Sample test case can be found in as follow. running under pytest, the first test case can pass but the second one shows error:
import torch
import torch.multiprocessing as mp
from transformers import BertTokenizer, DistilBertConfig
from transformers.models.distilbert import DistilBertPreTrainedModel, DistilBertModel
def test_quantized_distil_bert_1():
model = DistilBertClassifier(distil_bert_config)
model = torch.quantization.quantize_dynamic(model, {torch.nn.Linear}, dtype=torch.qint8)
tokenids, mask = _construct_model_inputs("hello world")
result = model(tokenids, attention_mask=mask)
assert result
def test_quantized_distil_bert_2():
model = DistilBertClassifier(distil_bert_config)
model = torch.quantization.quantize_dynamic(model, {torch.nn.Linear}, dtype=torch.qint8)
tokenids, mask = _construct_model_inputs("hello world")
with mp.Pool(1) as pool:
process = pool.apply_async(model, (tokenids, mask))
result = process.get(10)
assert result
def _construct_model_inputs(sentence: str):
tokenids = torch.tensor(tokenizer.encode(sentence)).unsqueeze(0)
mask = torch.ones_like(tokenids, dtype=torch.int64)
return tokenids, mask
class DistilBertClassifier(DistilBertPreTrainedModel):
def __init__(self, config: DistilBertConfig):
super().__init__(config)
self.num_labels = config.num_labels
self.distilbert = DistilBertModel(config)
self.pre_classifier = torch.nn.Linear(config.dim, config.dim)
self.classifier = torch.nn.Linear(config.dim, config.num_labels)
self.dropout = torch.nn.Dropout(config.seq_classif_dropout)
torch.manual_seed(345)
torch.cuda.manual_seed(345)
self.init_weights()
def forward(self, input_ids=None, attention_mask=None, head_mask=None, inputs_embeds=None, labels=None):
distilbert_output = self.distilbert(
input_ids=input_ids, attention_mask=attention_mask, head_mask=head_mask, inputs_embeds=inputs_embeds
)
hidden_state = distilbert_output[0]
pooled_output = hidden_state[:, 0]
pooled_output = self.pre_classifier(pooled_output)
pooled_output = torch.nn.ReLU()(pooled_output)
pooled_output = self.dropout(pooled_output)
logits = self.classifier(pooled_output)
outputs = (logits,) + distilbert_output[1:]
if labels is not None:
if self.num_labels == 1:
loss_fct = torch.nn.MSELoss()
loss = loss_fct(logits.view(-1), labels.view(-1))
else:
loss_fct = torch.nn.CrossEntropyLoss()
loss = loss_fct(logits.view(-1, self.num_labels), labels.view(-1))
outputs = (loss,) + outputs
return outputs # (loss), logits, (hidden_states), (attentions)
tokenizer = BertTokenizer.from_pretrained("tokenizer_path/")

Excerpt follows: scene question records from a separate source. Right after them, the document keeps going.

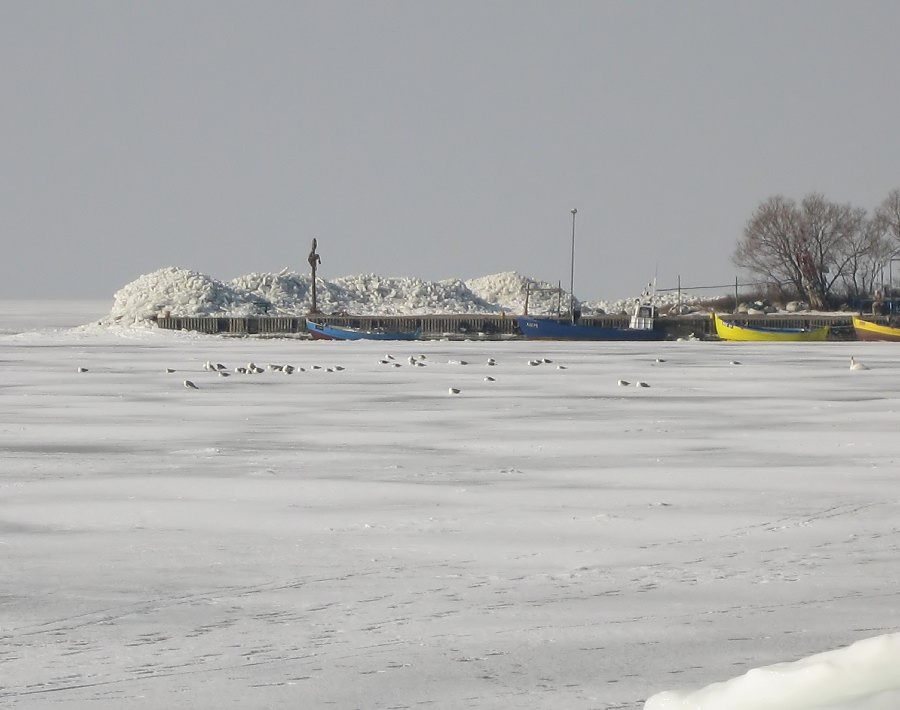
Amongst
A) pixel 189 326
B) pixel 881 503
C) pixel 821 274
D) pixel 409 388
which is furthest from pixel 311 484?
pixel 821 274

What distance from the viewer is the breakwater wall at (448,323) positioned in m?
62.9

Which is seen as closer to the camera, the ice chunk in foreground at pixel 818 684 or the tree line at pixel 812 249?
the ice chunk in foreground at pixel 818 684

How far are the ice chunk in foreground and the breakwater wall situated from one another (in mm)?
57588

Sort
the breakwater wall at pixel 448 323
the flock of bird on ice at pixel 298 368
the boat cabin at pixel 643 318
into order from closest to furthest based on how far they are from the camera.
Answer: the flock of bird on ice at pixel 298 368 → the boat cabin at pixel 643 318 → the breakwater wall at pixel 448 323

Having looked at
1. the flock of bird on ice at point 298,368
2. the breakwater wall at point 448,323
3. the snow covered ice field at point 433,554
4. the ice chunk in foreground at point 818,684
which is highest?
the breakwater wall at point 448,323

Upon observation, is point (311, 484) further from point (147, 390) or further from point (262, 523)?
point (147, 390)

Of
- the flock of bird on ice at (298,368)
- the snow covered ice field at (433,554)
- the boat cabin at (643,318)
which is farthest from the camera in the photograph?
the boat cabin at (643,318)

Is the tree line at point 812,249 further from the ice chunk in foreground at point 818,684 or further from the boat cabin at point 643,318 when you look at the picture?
the ice chunk in foreground at point 818,684

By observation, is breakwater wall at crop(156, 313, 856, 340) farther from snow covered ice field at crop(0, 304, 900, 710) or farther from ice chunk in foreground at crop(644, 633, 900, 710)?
ice chunk in foreground at crop(644, 633, 900, 710)

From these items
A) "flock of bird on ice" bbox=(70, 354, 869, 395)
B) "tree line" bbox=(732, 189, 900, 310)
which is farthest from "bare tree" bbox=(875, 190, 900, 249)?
"flock of bird on ice" bbox=(70, 354, 869, 395)

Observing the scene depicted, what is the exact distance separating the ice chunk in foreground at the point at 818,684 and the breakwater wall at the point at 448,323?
2267 inches

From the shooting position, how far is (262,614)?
614cm

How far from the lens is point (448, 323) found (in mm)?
64938

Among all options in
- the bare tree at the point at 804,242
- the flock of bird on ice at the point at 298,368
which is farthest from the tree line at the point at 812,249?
the flock of bird on ice at the point at 298,368
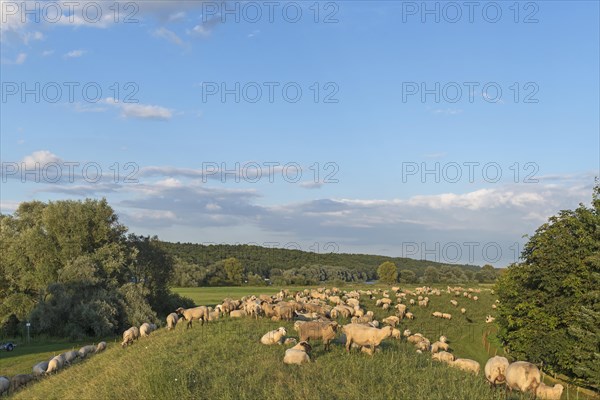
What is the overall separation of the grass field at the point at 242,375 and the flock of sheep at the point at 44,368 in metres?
1.33

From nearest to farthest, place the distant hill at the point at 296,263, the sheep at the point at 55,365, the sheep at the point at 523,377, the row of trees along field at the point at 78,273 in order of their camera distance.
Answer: the sheep at the point at 523,377
the sheep at the point at 55,365
the row of trees along field at the point at 78,273
the distant hill at the point at 296,263

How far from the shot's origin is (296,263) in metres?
174

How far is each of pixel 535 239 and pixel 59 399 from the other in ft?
121

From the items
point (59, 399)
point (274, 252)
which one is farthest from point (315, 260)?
point (59, 399)

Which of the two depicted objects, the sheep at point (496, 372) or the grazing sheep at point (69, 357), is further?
the grazing sheep at point (69, 357)

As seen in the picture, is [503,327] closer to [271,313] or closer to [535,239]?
[535,239]

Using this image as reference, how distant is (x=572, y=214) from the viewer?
129ft

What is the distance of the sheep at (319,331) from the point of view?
2073cm

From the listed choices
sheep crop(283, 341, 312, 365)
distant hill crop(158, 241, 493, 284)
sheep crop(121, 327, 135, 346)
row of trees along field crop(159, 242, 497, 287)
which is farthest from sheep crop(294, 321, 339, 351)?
distant hill crop(158, 241, 493, 284)

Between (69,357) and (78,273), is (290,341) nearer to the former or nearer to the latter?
(69,357)

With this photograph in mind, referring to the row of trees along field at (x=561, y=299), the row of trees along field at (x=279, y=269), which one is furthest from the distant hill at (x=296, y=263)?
the row of trees along field at (x=561, y=299)

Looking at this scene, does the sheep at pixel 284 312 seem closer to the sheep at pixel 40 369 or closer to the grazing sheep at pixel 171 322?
the grazing sheep at pixel 171 322

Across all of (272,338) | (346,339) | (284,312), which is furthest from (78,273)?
(346,339)

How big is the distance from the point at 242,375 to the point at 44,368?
55.2 feet
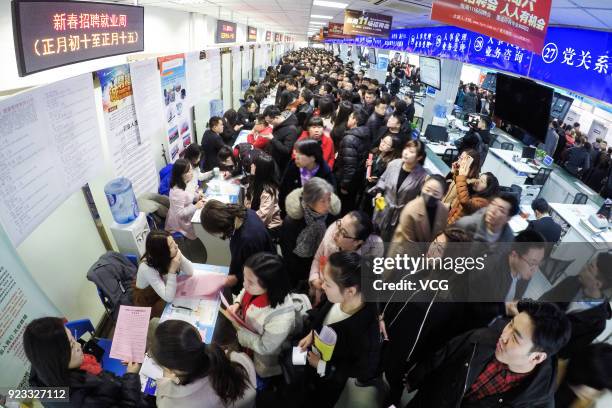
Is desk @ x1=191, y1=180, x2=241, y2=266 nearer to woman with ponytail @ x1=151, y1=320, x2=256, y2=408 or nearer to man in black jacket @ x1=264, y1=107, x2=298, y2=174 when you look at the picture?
man in black jacket @ x1=264, y1=107, x2=298, y2=174

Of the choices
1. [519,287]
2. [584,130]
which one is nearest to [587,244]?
[519,287]

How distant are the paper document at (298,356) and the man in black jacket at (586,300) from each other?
1.60 metres

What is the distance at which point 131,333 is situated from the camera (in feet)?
7.16

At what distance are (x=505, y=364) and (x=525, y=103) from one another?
634 centimetres

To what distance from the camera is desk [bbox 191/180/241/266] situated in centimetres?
390

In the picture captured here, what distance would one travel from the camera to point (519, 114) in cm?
659

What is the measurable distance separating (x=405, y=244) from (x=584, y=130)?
16.0 metres

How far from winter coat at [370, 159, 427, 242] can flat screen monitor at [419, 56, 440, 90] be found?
813cm

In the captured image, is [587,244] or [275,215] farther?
[587,244]

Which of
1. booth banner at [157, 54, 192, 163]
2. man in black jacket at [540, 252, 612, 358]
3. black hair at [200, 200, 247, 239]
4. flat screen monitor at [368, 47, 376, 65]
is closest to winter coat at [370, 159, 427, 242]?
man in black jacket at [540, 252, 612, 358]

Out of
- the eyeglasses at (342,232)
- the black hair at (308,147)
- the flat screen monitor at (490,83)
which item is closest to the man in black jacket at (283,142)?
the black hair at (308,147)

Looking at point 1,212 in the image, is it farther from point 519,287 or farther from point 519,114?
point 519,114

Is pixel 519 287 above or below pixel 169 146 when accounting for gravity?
below

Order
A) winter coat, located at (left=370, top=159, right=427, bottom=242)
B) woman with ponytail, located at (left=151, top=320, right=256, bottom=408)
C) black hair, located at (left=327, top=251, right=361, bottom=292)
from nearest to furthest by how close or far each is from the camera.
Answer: woman with ponytail, located at (left=151, top=320, right=256, bottom=408)
black hair, located at (left=327, top=251, right=361, bottom=292)
winter coat, located at (left=370, top=159, right=427, bottom=242)
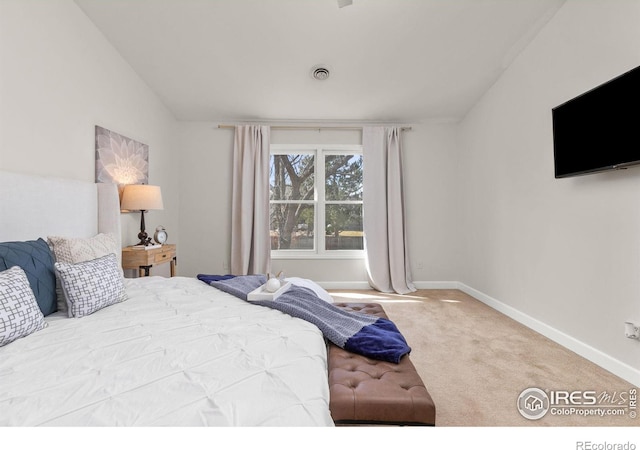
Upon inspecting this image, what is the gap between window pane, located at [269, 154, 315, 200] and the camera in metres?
4.29

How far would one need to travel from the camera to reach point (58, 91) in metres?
2.07

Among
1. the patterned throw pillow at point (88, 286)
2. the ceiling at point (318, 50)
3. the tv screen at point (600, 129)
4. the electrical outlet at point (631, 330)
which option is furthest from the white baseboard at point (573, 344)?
the patterned throw pillow at point (88, 286)

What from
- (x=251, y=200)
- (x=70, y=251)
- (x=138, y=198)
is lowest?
(x=70, y=251)

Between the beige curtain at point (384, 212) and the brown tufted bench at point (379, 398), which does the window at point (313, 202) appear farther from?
the brown tufted bench at point (379, 398)

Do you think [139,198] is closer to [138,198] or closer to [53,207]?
[138,198]

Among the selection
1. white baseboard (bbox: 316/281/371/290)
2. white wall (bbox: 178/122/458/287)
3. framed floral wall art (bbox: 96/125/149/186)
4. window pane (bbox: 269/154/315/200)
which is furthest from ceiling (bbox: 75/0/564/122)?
white baseboard (bbox: 316/281/371/290)

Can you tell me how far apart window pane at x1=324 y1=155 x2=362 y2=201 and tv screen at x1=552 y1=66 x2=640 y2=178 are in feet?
7.99

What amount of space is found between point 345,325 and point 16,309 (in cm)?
142

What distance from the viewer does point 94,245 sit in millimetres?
1884

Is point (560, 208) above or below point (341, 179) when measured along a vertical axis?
below

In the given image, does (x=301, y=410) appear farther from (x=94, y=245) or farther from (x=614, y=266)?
(x=614, y=266)

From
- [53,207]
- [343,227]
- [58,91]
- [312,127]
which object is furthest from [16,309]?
[312,127]
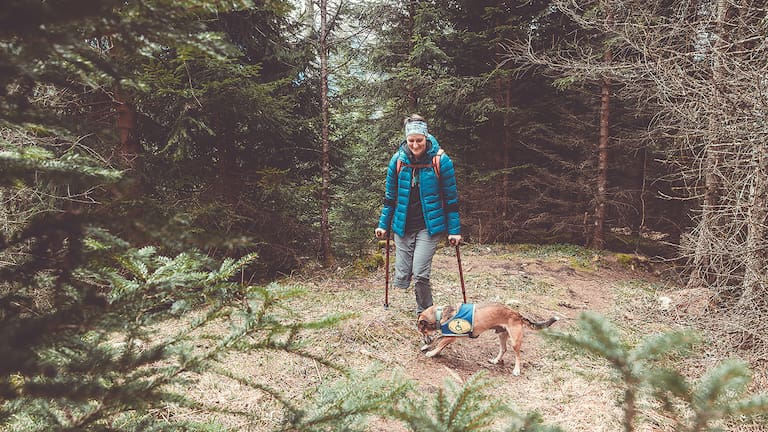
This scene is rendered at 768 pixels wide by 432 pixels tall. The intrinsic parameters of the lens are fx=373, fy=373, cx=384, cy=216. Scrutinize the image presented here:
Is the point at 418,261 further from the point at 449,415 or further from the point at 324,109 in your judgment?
the point at 324,109

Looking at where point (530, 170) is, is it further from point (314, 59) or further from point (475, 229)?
point (314, 59)

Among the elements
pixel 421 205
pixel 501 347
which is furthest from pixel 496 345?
pixel 421 205

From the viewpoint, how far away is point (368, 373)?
5.35 ft

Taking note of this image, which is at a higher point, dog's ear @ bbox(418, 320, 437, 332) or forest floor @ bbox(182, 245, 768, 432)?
dog's ear @ bbox(418, 320, 437, 332)

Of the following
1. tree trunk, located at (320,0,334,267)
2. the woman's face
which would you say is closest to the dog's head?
the woman's face

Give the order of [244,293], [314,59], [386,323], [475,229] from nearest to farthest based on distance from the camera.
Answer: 1. [244,293]
2. [386,323]
3. [314,59]
4. [475,229]

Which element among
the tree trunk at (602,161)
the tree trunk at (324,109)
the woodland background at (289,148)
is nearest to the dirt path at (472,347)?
the woodland background at (289,148)

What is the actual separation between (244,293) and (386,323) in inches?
144

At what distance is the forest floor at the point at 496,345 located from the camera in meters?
2.90

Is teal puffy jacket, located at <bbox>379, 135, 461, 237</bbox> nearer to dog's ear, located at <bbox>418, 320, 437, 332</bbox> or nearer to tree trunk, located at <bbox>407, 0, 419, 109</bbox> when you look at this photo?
dog's ear, located at <bbox>418, 320, 437, 332</bbox>

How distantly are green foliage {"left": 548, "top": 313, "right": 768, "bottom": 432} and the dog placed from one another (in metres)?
2.98

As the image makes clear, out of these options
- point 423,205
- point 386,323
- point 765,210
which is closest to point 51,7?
point 423,205

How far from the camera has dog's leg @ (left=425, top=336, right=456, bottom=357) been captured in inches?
151

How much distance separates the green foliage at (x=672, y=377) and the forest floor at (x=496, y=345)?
6 centimetres
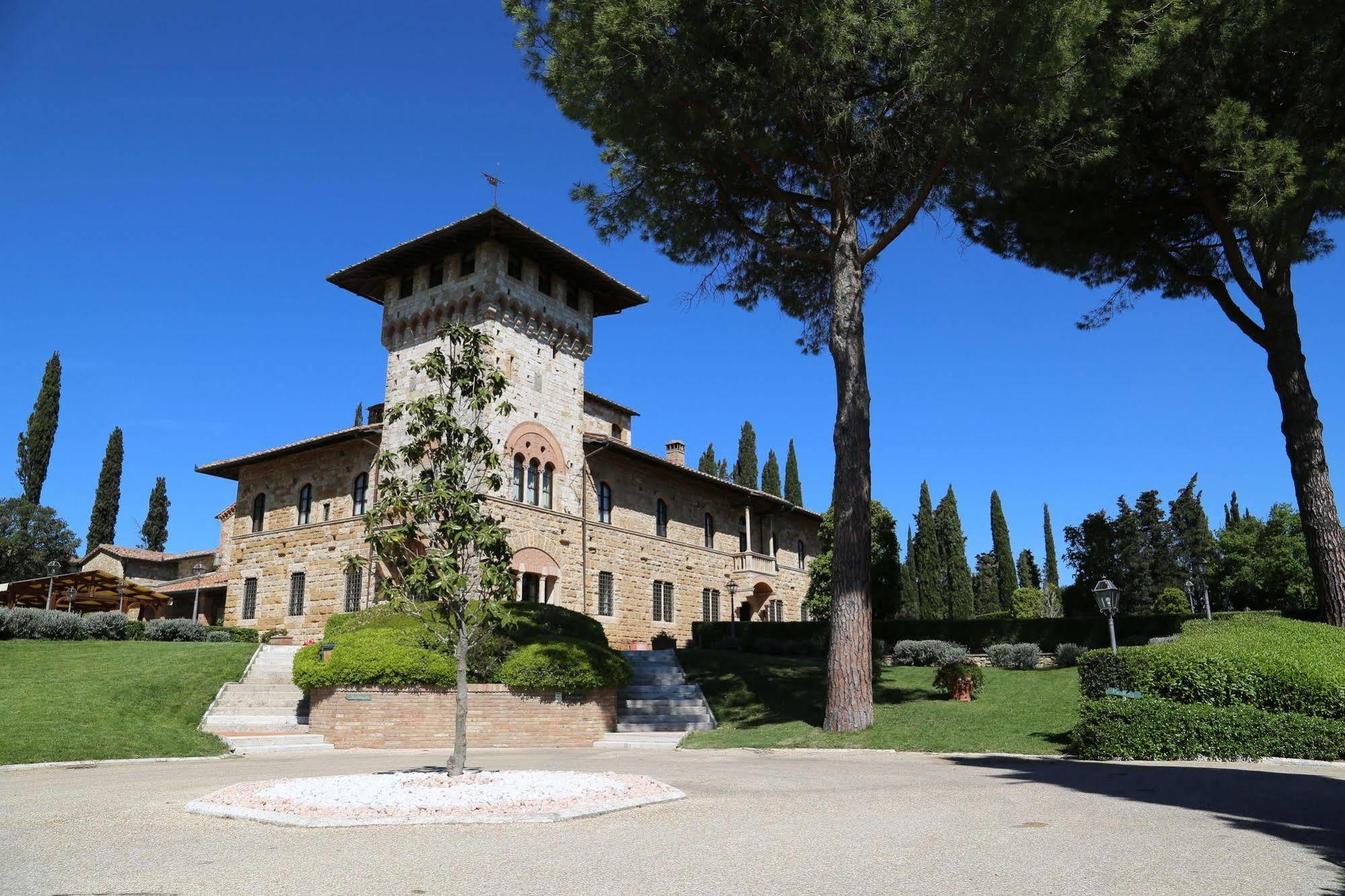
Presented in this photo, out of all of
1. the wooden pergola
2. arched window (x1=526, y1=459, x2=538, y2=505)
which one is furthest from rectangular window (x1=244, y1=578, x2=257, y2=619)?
arched window (x1=526, y1=459, x2=538, y2=505)

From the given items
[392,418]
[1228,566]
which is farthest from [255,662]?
[1228,566]

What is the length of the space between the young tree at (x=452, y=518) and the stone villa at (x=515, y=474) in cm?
1345

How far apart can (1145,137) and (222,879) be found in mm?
18824

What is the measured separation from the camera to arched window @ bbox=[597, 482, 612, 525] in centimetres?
2914

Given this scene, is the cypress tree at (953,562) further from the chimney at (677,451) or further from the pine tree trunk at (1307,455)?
the pine tree trunk at (1307,455)

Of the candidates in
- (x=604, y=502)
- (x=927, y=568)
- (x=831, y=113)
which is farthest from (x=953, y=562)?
(x=831, y=113)

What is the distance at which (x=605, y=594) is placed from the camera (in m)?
28.8

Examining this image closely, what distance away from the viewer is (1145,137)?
16.9 meters

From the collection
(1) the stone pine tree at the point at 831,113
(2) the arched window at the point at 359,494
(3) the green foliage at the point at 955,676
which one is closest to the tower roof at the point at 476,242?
(2) the arched window at the point at 359,494

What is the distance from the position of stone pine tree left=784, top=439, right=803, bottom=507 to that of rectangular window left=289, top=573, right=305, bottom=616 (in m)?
33.5

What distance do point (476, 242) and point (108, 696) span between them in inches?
604

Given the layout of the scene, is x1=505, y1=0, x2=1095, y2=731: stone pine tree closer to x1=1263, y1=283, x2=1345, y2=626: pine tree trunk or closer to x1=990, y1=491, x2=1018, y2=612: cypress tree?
x1=1263, y1=283, x2=1345, y2=626: pine tree trunk

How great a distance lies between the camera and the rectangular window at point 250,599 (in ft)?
94.1

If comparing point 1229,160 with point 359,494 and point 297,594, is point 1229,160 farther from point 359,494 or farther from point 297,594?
point 297,594
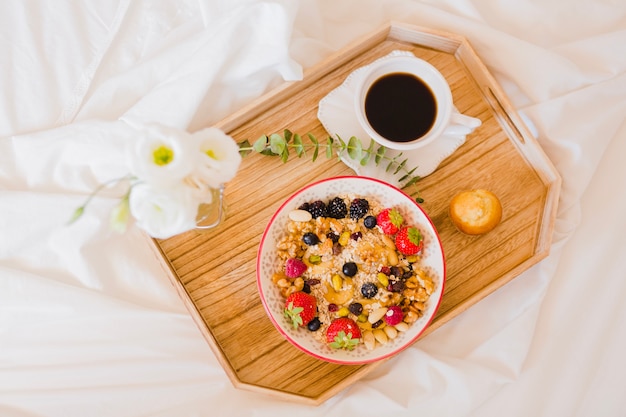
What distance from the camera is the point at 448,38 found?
111 cm

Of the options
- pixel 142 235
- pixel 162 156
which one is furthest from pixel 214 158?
pixel 142 235

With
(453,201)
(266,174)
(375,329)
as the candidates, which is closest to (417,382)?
(375,329)

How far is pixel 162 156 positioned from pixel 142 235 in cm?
47

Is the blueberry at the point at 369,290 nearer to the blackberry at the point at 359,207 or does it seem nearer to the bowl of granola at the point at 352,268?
the bowl of granola at the point at 352,268

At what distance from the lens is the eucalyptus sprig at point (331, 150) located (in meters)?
1.05

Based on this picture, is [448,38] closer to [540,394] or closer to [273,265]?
[273,265]

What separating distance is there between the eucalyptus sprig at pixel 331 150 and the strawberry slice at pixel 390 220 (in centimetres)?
8

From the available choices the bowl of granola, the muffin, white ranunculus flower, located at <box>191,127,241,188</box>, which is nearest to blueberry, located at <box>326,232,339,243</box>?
the bowl of granola

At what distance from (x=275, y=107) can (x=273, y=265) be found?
1.04ft

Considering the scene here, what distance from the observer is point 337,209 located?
3.35 feet

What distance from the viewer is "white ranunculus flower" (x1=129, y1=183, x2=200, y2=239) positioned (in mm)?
653

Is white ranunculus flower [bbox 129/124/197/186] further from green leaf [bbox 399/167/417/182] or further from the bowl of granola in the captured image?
green leaf [bbox 399/167/417/182]

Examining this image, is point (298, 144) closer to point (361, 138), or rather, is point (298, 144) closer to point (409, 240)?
point (361, 138)

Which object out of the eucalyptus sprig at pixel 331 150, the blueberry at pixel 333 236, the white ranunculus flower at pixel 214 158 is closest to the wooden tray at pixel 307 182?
the eucalyptus sprig at pixel 331 150
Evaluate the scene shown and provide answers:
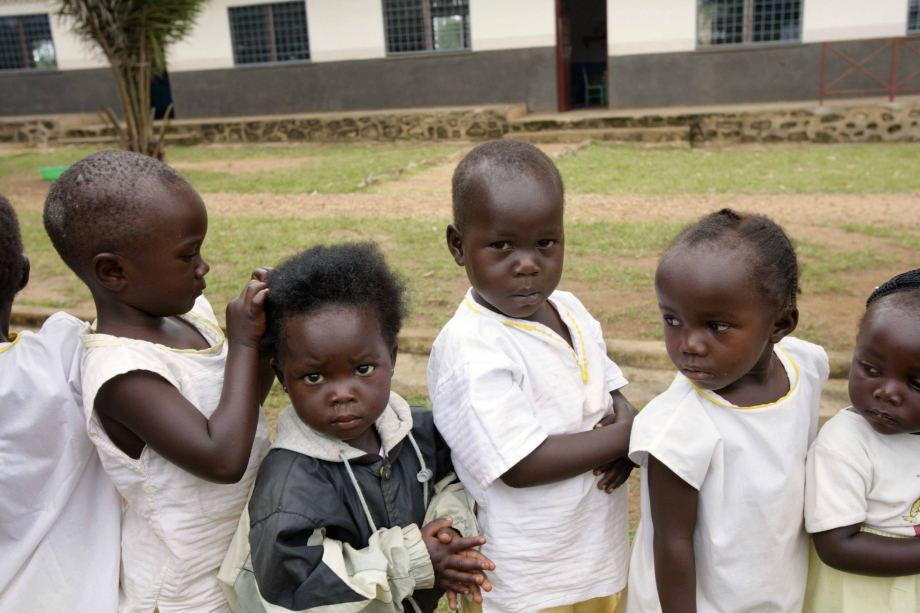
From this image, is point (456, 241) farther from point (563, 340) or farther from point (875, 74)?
point (875, 74)

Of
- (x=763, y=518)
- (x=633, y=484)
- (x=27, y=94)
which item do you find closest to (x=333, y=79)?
(x=27, y=94)

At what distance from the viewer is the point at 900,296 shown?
1469 millimetres

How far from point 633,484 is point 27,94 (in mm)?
18633

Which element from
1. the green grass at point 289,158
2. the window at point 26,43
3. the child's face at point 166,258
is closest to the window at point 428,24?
the green grass at point 289,158

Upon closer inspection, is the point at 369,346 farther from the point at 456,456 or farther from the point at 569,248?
the point at 569,248

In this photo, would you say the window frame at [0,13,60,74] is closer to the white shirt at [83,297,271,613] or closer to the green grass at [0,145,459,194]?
the green grass at [0,145,459,194]

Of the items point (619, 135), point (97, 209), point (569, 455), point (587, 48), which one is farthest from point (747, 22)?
point (97, 209)

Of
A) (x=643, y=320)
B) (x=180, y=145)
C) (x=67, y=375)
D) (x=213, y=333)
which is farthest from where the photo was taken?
(x=180, y=145)

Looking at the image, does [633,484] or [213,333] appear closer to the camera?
[213,333]

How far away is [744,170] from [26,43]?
52.5ft

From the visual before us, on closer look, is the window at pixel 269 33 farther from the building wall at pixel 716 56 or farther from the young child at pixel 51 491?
the young child at pixel 51 491

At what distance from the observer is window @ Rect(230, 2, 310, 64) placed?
15.5 meters

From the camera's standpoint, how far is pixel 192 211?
1578mm

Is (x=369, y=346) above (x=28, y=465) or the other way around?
above
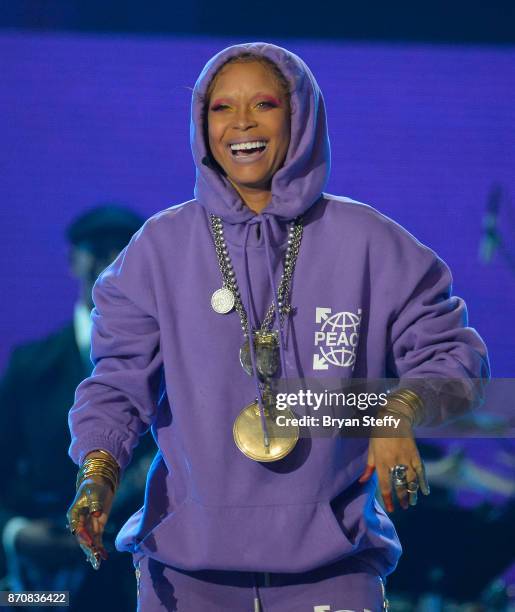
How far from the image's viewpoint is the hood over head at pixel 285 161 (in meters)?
1.96

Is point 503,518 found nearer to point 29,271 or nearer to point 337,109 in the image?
point 337,109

distil_bert_config = DistilBertConfig()
Error stack trace:
Process SpawnPoolWorker-1:
Traceback (most recent call last):
File "/Library/Frameworks/Python.framework/Versions/3.8/lib/python3.8/multiprocessing/process.py", line 313, in _bootstrap
self.run()
File "/Library/Frameworks/Python.framework/Versions/3.8/lib/python3.8/multiprocessing/process.py", line 108, in run
self._target(*self._args, **self._kwargs)
File "/Library/Frameworks/Python.framework/Versions/3.8/lib/python3.8/multiprocessing/pool.py", line 114, in worker
task = get()
File "/Library/Frameworks/Python.framework/Versions/3.8/lib/python3.8/multiprocessing/queues.py", line 358, in get
return _ForkingPickler.loads(res)
File "/Users/dennis/.virtualenvs/fano_ms_intent/lib/python3.8/site-packages/torch/multiprocessing/reductions.py", line 88, in rebuild_tensor
t = torch._utils._rebuild_tensor(storage, storage_offset, size, stride)
File "/Users/dennis/.virtualenvs/fano_ms_intent/lib/python3.8/site-packages/torch/_utils.py", line 133, in _rebuild_tensor
t = torch.tensor([], dtype=storage.dtype, device=storage.device)
RuntimeError: Could not run 'aten::empty.memory_format' with arguments from the 'QuantizedCPU' backend. This could be because the operator doesn't exist for this backend, or was omitted during the selective/custom build process (if using custom build). If you are a Facebook employee using PyTorch on mobile, please visit https://fburl.com/ptmfixes for possible resolutions. 'aten::empty.memory_format' is only available for these backends: [CPU, MkldnnCPU, SparseCPU, BackendSelect, Named, AutogradOther, AutogradCPU, AutogradCUDA, AutogradXLA, AutogradNestedTensor, UNKNOWN_TENSOR_TYPE_ID, AutogradPrivateUse1, AutogradPrivateUse2, AutogradPrivateUse3, Tracer, Autocast, Batched, VmapMode].